オッサンの書評

月狂 四郎

染井為人「正体」書評

今回は染井為人の「正体」を読了しました。


過去に読んだ「悪い夏」が非常に面白かったのもあり、そして「正体」の評判があり、期待して読むタイミングを待っていました。


実際に読んだら途轍もなく面白い作品だったので、今作を紹介したいと思います。


本作は色々な人の視点から描かれています。


主人公にあたる鏑木かぶらぎ慶一けいいちは未成年ながらに二歳の子供を含む一家惨殺事件の犯人として逮捕され、死刑判決を受けています。


その鏑木が東京オリンピック前に脱獄したという事で、日本中が大騒ぎになります。


鏑木は生きるために姿を変え、名前を変えてあちこちへと逃げていきます。


それぞれの場面では工事現場の作業員やら旅館住み込みで働く元弁護士等の視点から語られるので、いくらか群像劇めいた展開のさせ方にも見えます。


彼らの視点から見た鏑木(実際に表記される名前は偽名ですが)は善良な人間で、とても人を殺すようには見えないというのが共通する感想でした。


彼はなぜ逃げるのか。そして何をしようとしているのか。


心優しい青年が介護施設で起こした立て籠もり事件。そこで真相は語られていきます――。


といった展開です。かなりざっくりではありますが。


上述の通り鏑木が出て来るごとに偽名で語られているので、物語の構成としては群像劇に近い気がいたします。


その中で語り手となる人々も無実の罪を着せられていたり、自身の生き方が分からなくなったりと、一般的な人が持ちうる大小の闇を抱えて生きているのですが、ここで個人的に印象的だったのは、どのような展開であっても、それぞれの語り手たちが鏑木の事を信じたいと思い、同情か義理堅さなのか分からない連帯感で彼を護ろうとしていくところでしょうか。


すでに絶え間ない換骨奪胎により何度も語られてきた「正義とは何か」というテーマがこの作品もいくらか包含されているとは思うのですが、本作ではそれだけにとどまらず、そういった「護られなかった人たち」を護ろうと思い立つまでの心理的変化の描き方が抜群で、絶対に自分の近くにこんな人はいないだろうと思いながらも彼らに共感せずにはいられないのです。


それは同情のマトリョーシカのように、外へ外へと同情の層を幾重にも重ねていくようで、読み手に無関係な第三者であろうとする安全な立ち位置を決して許さない側面があるのだと思うのです。


本作のラスト付近ではやっぱり泣きながら読んだのですが(笑)、たとえこの状況がどうあっても覆らないと分かっていても、それに立ち向かう事は決して無駄ではないし、それをあざ笑うような人間ばかりでもないのだと、読み手にとって救いになるところもあると思うのです。


人は弱く、ちょっとしたきっかけで奈落の底へと落ちてしまう事もあるけれど、それだけではなくて、這い上がる事も出来るし、自由を得るために闘う事も出来る。
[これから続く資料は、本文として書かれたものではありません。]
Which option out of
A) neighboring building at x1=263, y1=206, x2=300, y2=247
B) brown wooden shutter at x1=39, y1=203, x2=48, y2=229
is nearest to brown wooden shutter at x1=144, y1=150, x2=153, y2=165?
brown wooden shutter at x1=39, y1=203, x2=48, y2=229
それを他の人がどう思おうと、その結果がどうなろうと関係ないのだと思いました。


今はSNSとかで間違った情報や偏った情報が大量に流されて、これを書いている私自身ですら何が真実なのかを判断するのが億劫になるほど物事の真偽や善悪の基準が曖昧模糊としているので、気を付けないと情報や感情の暴力といったものに加担しそうになる事もあります。


ですが、そんな時代だからこそ、本作を読んで自分が今という時をどう生きていくのか考えてもらえたらと思います。まぎれもない傑作です。